I need to wite a parser. I tried to do it using the pegs module. I wrote my grammar and it works, it recognizez strings. But now I need to write some actions to actually build a syntactic tree while parsing. I need to access the captured portions while parsing. Something like:
import strutils, pegs
let grammar = peg """
terms <- ^ term+ $
term <- \letter* {\d+} \n+
"""
let example = """a1
b2
c3
"""
let parseExample = grammar.eventParser:
pkNonTerminal:
enter: # p, s, start
if p.nt.name=="term":
echo " It seems like a new term, let's check it..."
leave: # p, s, start, length (length = -1 in case of failure)
if p.nt.name=="term" and length >= 1:
echo "Yes indeed, it's a term and I captured this: '", $1, "'"
let pLen = parseExample(example)
echo pLen
The result is:
It seems like a new term, let's check it...
Yes indeed, it's a term and I captured this: '1'
It seems like a new term, let's check it...
Yes indeed, it's a term and I captured this: '1'
It seems like a new term, let's check it...
Yes indeed, it's a term and I captured this: '1'
It seems like a new term, let's check it...
9
Obviously, $1 is not understood as "the first captured string", but as the string representation of a literal 1.
How can I access the captured strings for use in the enter/leave procs?

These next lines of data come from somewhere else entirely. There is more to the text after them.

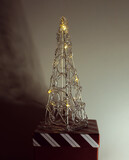 Fototapeta Boho - Souvenir christmas electric tree from transparent plastic with illumination stand on big red gift present box, holiday minimalistic theme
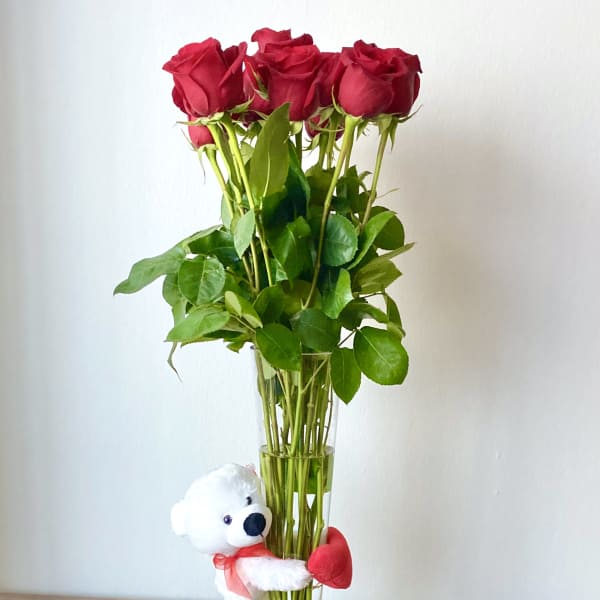 Red roses in a tall glass vase with a small teddy bear attached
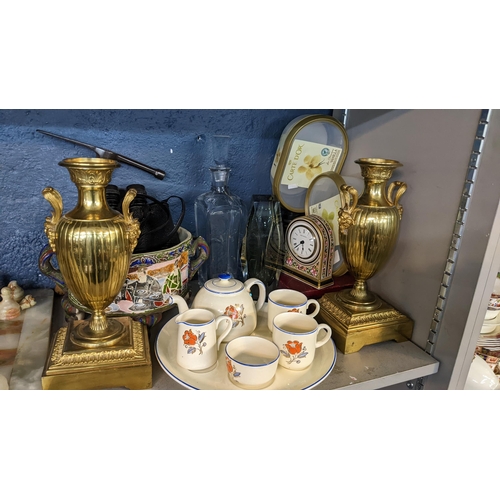 335 - A mixed lot to include an onyx chessboard, two pairs of binoculars, a Wedgwood clock and other items... 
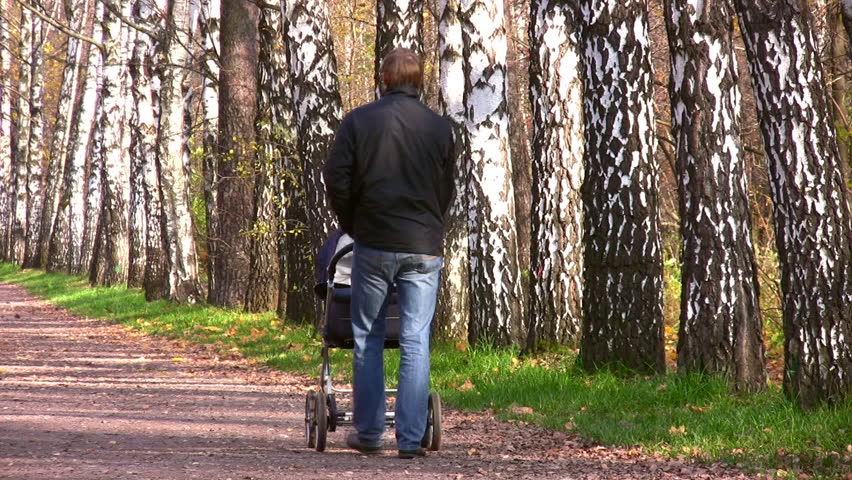 father with baby carriage in park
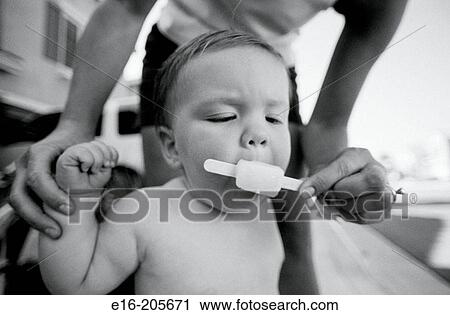 boy eating popsicle View Large Photo Image Stock Image - boy eating popsicle. Fotosearch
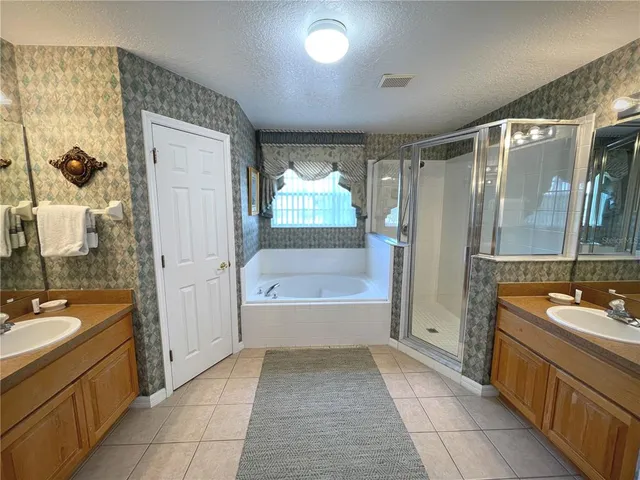 a view of a hallway with windows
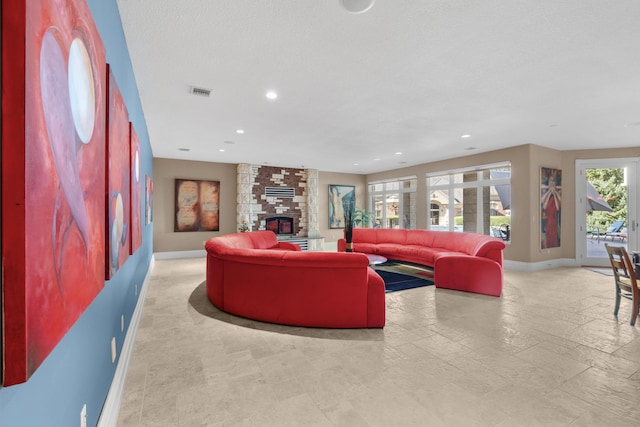living room with baseboards, recessed lighting, and a fireplace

PS: Maybe I'm doing it wrong. I intend to use the whole grammar (about 20-30 rules) to parse a file in one shot. Is this approach OK?
The docs of eventParser show how the matched portion of the input string s, starting at index start with length length can be accessed inside the handlers. Note that PEGs are matched eagerly, one can only be sure that a match is legitimate if length >= 0 in the leave handler. To use this for actual parsing, it takes some external data structure like a stack or probably your synatx tree.

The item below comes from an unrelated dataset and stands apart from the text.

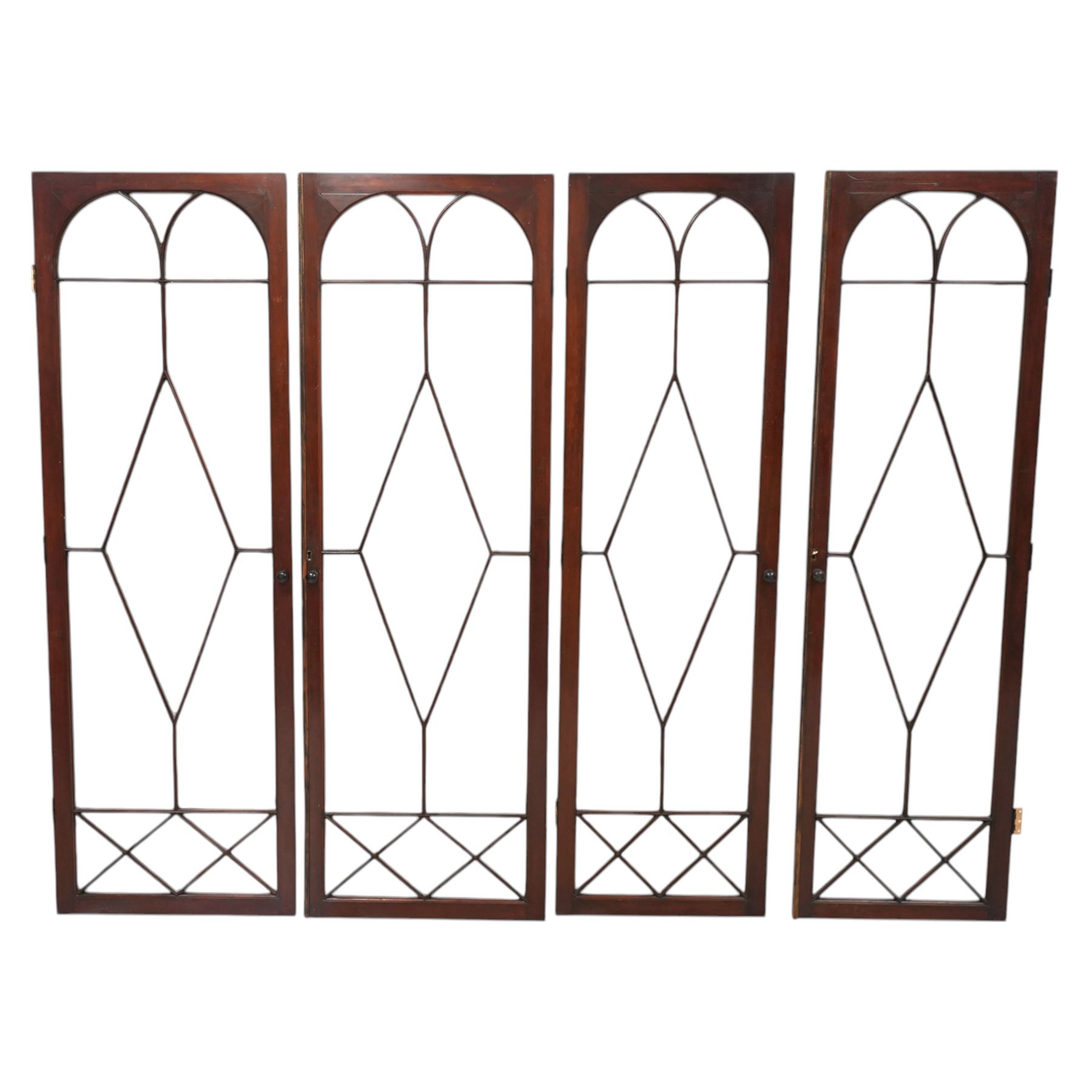 Large Georgian mahogany library bookcase, projecting moulded cornice with row of globular mounts, adjustable shelving enclosed by six astragal glazed doors, fitted with two slides and six panelled cupboard doors, two banks of five drawers, on moulded plinth base; together with two pairs of associated astragal glazed doors in mahogany, from the same property (W55.5cm x H168cm & W48cm x 168cm)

Alternatively, you could take a look at zevv's NPeg on github.
Thank you for your answers. I chose pegs because it says it works with Unicode (and I need this).
I have already researched other options:
Well, it seems I will have to do it by hand (actually, I already have a working parser written by hand in Python, I was just hoping for an automated tool in Nim...). I will use regular expressions. Is this a good plan? Does anyone have some advice on this?
PS: I read the pegs documentation, I saw the example, my question was about using captured substrings (those enclosed in {}) in the enter/leave procs. Not the whole s string with start and length -- that matches the entire rule, not the {} portions.
Haven't tried the event parser, but if only capturing the needed text I usually use find proc
var buffer = newseq[string](10) # crash if the seq not enough
if example =~ grammar:
discard example.find(grammar, buffer)
echo buffer
# will print
# ["1", "2", "3", "", "", "", "", "", "", ""]
Aha. So you use it basically like a capturing regex. Interesting.
I'm wondering, could I use it like this to parse nested parentheses? They're no more than 4 levels deep. But they can be quite long (thousands of chars).
Hi Amenhotep,
Please drop an issue on the NPeg github page with a description and/or some examples of what you're trying to do, I'd be glad to help you out and see if we can get that to work.
PS: I read the pegs documentation, I saw the example, my question was about using captured substrings (those enclosed in {}) in the enter/leave procs. Not the whole s string with start and length -- that matches the entire rule, not the {} portions.
Ah, ok. Captures are not available in eventParser, a parser grammar is generally defined down to the elements of interest. Maybe @mashingan is right and what you are looking for is more of a matcher than a parser.